Conte Specifications
Sub-Cluster | Number of Nodes | Processors per Node | Cores per Node | Memory per Node | Retired in |
---|---|---|---|---|---|
A | 580 | Two 8-Core Intel Xeon-E5 + Two 60-Core Xeon Phi | 16 | 64 GB | 2018 |
At the time of retirement, Conte nodes ran Red Hat Enterprise Linux 6 (RHEL6) and used Moab Workload Manager 8 and TORQUE Resource Manager 5 as the portable batch system (PBS) for resource and job management.

Samuel D. Conte
Samuel D. Conte's influence on computer science extends far beyond the Purdue campus, where in 1962 he helped to found and then led the nation's first degree-awarding computer science program.
"Samuel Conte was at the leading edge of one of the most important scientific developments of the 20th century," then Purdue president Martin Jischke said on the occasion of Professor Conte's death in 2002. "He was one of the first to recognize the role the computer could play in teaching and research, as well as in business. His vision and leadership have had a profound impact on Purdue and our world."
Professor Conte was an early proponent of computer science as just that—a science.

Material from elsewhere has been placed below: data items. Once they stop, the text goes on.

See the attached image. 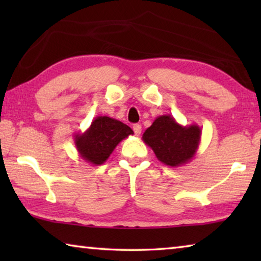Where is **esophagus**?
Wrapping results in <instances>:
<instances>
[{"label": "esophagus", "mask_w": 261, "mask_h": 261, "mask_svg": "<svg viewBox=\"0 0 261 261\" xmlns=\"http://www.w3.org/2000/svg\"><path fill=\"white\" fill-rule=\"evenodd\" d=\"M134 132H135V135L137 137L140 136V134H141V125L140 124H135L134 125Z\"/></svg>", "instance_id": "esophagus-1"}]
</instances>
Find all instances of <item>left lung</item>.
Here are the masks:
<instances>
[{"instance_id":"8db88e82","label":"left lung","mask_w":261,"mask_h":261,"mask_svg":"<svg viewBox=\"0 0 261 261\" xmlns=\"http://www.w3.org/2000/svg\"><path fill=\"white\" fill-rule=\"evenodd\" d=\"M201 140L199 125H180L170 115L156 117L143 135L159 161L169 167L183 166L196 155Z\"/></svg>"}]
</instances>
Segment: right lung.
Wrapping results in <instances>:
<instances>
[{
  "instance_id": "1",
  "label": "right lung",
  "mask_w": 261,
  "mask_h": 261,
  "mask_svg": "<svg viewBox=\"0 0 261 261\" xmlns=\"http://www.w3.org/2000/svg\"><path fill=\"white\" fill-rule=\"evenodd\" d=\"M134 131L121 121L108 116H96L88 129L74 135V145L79 156L93 166L108 160L115 147Z\"/></svg>"
}]
</instances>
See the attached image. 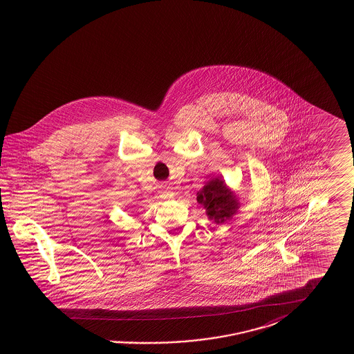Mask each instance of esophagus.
I'll return each instance as SVG.
<instances>
[{
	"mask_svg": "<svg viewBox=\"0 0 354 354\" xmlns=\"http://www.w3.org/2000/svg\"><path fill=\"white\" fill-rule=\"evenodd\" d=\"M163 199H171L172 196H174V194L171 192V191H169V189H163L162 191V195H160Z\"/></svg>",
	"mask_w": 354,
	"mask_h": 354,
	"instance_id": "esophagus-1",
	"label": "esophagus"
}]
</instances>
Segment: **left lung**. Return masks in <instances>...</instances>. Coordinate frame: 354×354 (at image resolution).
<instances>
[{"instance_id":"1","label":"left lung","mask_w":354,"mask_h":354,"mask_svg":"<svg viewBox=\"0 0 354 354\" xmlns=\"http://www.w3.org/2000/svg\"><path fill=\"white\" fill-rule=\"evenodd\" d=\"M196 195V201L205 208L208 219L215 220L216 224L231 219L237 212L239 202L235 194L219 178L209 180Z\"/></svg>"}]
</instances>
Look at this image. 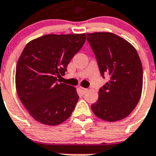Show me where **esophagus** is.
Returning a JSON list of instances; mask_svg holds the SVG:
<instances>
[{
	"label": "esophagus",
	"mask_w": 156,
	"mask_h": 156,
	"mask_svg": "<svg viewBox=\"0 0 156 156\" xmlns=\"http://www.w3.org/2000/svg\"><path fill=\"white\" fill-rule=\"evenodd\" d=\"M80 92L82 94H85L87 91V88H83V87H80Z\"/></svg>",
	"instance_id": "34e87169"
}]
</instances>
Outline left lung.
I'll list each match as a JSON object with an SVG mask.
<instances>
[{"mask_svg": "<svg viewBox=\"0 0 156 156\" xmlns=\"http://www.w3.org/2000/svg\"><path fill=\"white\" fill-rule=\"evenodd\" d=\"M87 39L102 77H110L99 90L92 111L108 122L124 119L137 106L142 92L143 69L138 54L127 41L109 32L87 34Z\"/></svg>", "mask_w": 156, "mask_h": 156, "instance_id": "obj_1", "label": "left lung"}]
</instances>
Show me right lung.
Returning a JSON list of instances; mask_svg holds the SVG:
<instances>
[{
    "label": "right lung",
    "mask_w": 156,
    "mask_h": 156,
    "mask_svg": "<svg viewBox=\"0 0 156 156\" xmlns=\"http://www.w3.org/2000/svg\"><path fill=\"white\" fill-rule=\"evenodd\" d=\"M85 41L86 34H48L26 45L16 66V87L35 120L56 126L72 115L79 100L76 89L57 79Z\"/></svg>",
    "instance_id": "right-lung-1"
}]
</instances>
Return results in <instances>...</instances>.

At the time, using a computer was generally viewed as merely a matter of programming, a vocational skill lacking in deep scientific thought and not something requiring a degree.

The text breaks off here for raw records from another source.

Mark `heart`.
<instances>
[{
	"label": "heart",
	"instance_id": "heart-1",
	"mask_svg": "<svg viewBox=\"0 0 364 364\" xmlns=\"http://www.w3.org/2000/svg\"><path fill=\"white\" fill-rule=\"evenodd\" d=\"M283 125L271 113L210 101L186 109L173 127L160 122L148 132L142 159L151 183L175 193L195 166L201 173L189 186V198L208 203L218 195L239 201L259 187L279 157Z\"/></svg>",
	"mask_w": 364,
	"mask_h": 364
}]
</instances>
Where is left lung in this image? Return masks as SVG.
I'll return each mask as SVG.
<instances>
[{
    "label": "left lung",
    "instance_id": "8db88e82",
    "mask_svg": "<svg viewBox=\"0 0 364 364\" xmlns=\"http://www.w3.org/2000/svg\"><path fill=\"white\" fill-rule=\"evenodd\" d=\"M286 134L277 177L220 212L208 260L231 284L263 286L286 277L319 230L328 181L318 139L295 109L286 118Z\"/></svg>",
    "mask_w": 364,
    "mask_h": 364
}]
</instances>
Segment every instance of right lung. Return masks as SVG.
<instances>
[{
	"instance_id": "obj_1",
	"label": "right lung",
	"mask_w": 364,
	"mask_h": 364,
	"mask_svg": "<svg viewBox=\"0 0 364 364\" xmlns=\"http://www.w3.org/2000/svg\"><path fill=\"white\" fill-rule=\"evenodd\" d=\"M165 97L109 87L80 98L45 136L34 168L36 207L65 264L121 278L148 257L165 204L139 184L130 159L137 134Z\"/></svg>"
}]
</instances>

In addition to teaching and heading the Purdue Computer Science Department for 17 years, Professor Conte served as director of the Purdue Computing Center, a forerunner to ITaP, from 1962-68. He was founder and co-director of the Software Engineering Research Center, established by the National Science Foundation as a joint effort between Purdue and the University of Florida to create a software engineering partnership between industries and universities.
His research focused on computational mathematics and software engineering and appeared in more than 50 scientific journals and six books. He co-wrote two textbooks that became standards in the field, "Elementary Numerical Analysis" and "Software Engineering Metrics and Models."
Before coming to Purdue to lead the University's newly created Computer Science Department, Professor Conte managed a TRW Systems research group from 1956-62 where he was involved in ballistic missile and satellite research. He was an associate professor of mathematics at Wayne State University in Michigan from 1946-56.